* _PROBLEM DETAILS_
Convert the data from the line containing "In the image, which" through the end of the data into a Markdown table with the columns Row and Data Line, leaving out blank lines. Number the rows in order, and put each line in its own row.

* _SUPPLIED INFORMATION_
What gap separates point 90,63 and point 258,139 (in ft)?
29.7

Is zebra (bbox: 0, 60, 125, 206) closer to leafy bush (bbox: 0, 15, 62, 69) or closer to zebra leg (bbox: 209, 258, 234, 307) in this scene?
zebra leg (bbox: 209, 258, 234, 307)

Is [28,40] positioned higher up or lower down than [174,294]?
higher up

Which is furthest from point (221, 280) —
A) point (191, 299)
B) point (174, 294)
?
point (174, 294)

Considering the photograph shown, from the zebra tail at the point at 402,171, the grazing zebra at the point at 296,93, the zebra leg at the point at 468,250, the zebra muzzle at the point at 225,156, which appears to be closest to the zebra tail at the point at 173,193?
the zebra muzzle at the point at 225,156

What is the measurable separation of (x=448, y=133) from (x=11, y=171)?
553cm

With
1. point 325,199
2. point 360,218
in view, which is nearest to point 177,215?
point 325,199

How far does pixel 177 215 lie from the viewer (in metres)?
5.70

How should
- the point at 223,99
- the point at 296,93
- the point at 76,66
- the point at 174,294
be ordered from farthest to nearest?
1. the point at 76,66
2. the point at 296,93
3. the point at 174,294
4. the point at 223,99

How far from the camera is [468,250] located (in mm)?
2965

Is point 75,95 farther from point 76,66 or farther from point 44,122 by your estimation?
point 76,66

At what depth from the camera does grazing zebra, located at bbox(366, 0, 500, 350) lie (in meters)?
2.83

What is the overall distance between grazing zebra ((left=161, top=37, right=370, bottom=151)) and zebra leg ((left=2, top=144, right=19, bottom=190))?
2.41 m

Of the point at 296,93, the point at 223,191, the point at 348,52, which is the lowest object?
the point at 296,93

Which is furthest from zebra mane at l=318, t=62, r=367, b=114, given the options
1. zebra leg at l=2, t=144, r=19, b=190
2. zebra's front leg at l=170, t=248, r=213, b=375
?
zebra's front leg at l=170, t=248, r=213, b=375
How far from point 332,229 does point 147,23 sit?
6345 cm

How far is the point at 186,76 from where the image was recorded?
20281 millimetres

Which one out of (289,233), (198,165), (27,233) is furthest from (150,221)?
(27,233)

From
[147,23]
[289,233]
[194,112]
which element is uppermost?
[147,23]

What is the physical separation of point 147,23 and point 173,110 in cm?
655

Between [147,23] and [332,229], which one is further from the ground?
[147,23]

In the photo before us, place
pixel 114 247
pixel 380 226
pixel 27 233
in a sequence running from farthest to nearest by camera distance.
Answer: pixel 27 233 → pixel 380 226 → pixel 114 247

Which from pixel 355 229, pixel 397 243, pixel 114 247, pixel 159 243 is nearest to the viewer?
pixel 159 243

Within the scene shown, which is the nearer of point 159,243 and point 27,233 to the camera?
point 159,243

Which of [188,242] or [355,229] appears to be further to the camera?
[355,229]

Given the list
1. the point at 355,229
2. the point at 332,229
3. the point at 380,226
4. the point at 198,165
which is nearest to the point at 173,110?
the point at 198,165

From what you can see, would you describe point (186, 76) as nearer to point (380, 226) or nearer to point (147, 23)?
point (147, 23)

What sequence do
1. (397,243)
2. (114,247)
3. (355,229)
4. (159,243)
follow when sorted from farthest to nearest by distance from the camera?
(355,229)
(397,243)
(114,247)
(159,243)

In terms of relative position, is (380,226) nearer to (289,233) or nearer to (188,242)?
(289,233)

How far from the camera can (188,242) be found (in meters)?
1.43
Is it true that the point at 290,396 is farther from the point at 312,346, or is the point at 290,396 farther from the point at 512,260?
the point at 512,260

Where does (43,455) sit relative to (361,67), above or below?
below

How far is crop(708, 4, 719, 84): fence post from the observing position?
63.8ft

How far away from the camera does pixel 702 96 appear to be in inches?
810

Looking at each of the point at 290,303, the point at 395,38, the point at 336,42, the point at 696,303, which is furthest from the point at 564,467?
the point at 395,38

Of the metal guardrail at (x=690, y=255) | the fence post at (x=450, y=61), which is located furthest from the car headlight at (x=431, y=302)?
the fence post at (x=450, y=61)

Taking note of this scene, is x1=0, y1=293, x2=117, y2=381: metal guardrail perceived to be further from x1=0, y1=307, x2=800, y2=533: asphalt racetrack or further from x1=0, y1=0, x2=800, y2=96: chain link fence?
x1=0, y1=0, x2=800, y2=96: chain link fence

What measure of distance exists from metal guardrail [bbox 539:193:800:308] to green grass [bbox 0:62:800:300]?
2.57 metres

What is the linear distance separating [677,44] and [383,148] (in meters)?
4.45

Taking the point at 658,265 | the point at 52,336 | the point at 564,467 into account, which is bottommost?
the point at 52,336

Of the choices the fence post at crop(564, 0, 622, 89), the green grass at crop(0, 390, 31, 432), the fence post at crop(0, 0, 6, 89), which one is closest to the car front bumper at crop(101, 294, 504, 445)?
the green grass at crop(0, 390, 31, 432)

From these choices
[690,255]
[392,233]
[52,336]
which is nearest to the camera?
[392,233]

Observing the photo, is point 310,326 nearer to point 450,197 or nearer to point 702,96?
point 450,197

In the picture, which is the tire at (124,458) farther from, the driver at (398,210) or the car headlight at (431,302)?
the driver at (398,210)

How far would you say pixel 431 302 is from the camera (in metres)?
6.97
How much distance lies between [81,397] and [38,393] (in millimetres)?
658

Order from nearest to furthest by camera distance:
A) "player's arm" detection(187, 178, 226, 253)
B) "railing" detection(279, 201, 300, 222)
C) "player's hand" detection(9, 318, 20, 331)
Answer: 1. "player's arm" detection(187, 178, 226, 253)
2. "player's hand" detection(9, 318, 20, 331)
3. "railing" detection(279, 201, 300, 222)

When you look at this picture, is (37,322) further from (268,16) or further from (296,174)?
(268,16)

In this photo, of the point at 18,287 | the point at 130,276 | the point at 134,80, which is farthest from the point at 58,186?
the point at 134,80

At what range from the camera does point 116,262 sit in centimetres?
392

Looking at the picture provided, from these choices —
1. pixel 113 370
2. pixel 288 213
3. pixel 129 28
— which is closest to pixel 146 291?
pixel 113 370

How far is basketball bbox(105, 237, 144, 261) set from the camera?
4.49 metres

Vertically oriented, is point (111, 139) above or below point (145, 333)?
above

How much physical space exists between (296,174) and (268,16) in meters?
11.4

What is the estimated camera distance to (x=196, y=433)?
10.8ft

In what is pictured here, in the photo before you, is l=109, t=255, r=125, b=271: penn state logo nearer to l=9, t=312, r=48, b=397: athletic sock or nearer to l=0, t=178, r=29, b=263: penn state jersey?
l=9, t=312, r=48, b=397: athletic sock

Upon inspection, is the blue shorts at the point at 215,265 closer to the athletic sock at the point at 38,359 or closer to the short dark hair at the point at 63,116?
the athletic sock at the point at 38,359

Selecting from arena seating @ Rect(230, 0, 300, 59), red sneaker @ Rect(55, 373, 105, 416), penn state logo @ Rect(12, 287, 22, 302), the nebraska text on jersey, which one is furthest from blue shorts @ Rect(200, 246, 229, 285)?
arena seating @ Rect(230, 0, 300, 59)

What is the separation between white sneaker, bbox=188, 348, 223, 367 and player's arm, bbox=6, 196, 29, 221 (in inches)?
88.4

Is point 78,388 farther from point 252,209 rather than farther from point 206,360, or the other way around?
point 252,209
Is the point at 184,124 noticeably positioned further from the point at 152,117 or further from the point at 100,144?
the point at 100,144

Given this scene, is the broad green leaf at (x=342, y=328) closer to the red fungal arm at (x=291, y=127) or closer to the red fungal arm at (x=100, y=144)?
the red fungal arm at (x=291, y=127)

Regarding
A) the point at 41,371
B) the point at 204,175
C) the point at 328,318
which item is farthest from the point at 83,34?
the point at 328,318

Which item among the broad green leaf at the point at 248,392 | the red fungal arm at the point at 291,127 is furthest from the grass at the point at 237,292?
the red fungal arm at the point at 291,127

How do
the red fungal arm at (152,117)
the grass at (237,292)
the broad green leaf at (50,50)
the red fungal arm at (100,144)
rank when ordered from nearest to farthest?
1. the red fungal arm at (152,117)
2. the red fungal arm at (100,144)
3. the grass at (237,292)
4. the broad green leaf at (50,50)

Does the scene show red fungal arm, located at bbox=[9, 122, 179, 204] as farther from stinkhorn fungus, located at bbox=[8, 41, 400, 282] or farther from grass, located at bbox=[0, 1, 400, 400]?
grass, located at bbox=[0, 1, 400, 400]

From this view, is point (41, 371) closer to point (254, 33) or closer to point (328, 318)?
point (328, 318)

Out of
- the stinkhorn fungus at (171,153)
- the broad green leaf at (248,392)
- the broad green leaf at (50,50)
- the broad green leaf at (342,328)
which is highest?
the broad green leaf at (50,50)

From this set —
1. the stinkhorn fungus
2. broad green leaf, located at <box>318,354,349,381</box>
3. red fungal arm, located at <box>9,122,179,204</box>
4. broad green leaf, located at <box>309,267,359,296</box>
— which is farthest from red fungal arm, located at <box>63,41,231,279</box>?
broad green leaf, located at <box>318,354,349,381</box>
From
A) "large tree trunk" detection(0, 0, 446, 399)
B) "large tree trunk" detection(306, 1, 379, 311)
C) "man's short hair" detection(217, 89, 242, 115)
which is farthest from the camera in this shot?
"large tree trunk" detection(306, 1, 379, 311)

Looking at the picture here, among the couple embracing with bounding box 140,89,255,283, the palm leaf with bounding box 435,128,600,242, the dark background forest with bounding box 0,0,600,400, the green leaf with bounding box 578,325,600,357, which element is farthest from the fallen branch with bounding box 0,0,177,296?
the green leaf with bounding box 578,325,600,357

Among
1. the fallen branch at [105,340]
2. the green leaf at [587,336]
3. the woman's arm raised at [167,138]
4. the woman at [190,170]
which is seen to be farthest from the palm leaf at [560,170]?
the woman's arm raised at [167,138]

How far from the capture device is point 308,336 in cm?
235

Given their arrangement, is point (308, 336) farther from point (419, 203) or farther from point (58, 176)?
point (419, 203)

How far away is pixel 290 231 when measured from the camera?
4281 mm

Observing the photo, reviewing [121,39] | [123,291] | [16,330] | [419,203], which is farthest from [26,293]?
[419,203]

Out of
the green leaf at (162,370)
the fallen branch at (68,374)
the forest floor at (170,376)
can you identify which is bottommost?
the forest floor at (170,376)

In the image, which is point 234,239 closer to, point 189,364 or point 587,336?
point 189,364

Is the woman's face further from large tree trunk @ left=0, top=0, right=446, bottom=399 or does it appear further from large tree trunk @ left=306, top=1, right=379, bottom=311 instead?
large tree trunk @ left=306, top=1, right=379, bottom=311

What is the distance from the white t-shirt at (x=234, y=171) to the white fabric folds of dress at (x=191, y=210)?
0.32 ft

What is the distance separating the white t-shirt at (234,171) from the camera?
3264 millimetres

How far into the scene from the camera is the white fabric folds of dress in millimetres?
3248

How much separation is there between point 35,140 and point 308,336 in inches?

* _SOLUTION TO THE EXERCISE_
| Row | Data Line |
|---|---|
| 1 | In the image, which is point 234,239 closer to, point 189,364 or point 587,336? |
| 2 | point 189,364 |
| 3 | Is the woman's face further from large tree trunk @ left=0, top=0, right=446, bottom=399 or does it appear further from large tree trunk @ left=306, top=1, right=379, bottom=311 instead? |
| 4 | large tree trunk @ left=306, top=1, right=379, bottom=311 |
| 5 | What is the distance from the white t-shirt at (x=234, y=171) to the white fabric folds of dress at (x=191, y=210)? |
| 6 | 0.32 ft |
| 7 | What is the distance separating the white t-shirt at (234,171) from the camera? |
| 8 | 3264 millimetres |
| 9 | How far into the scene from the camera is the white fabric folds of dress in millimetres? |
| 10 | 3248 |
| 11 | How much separation is there between point 35,140 and point 308,336 in inches? |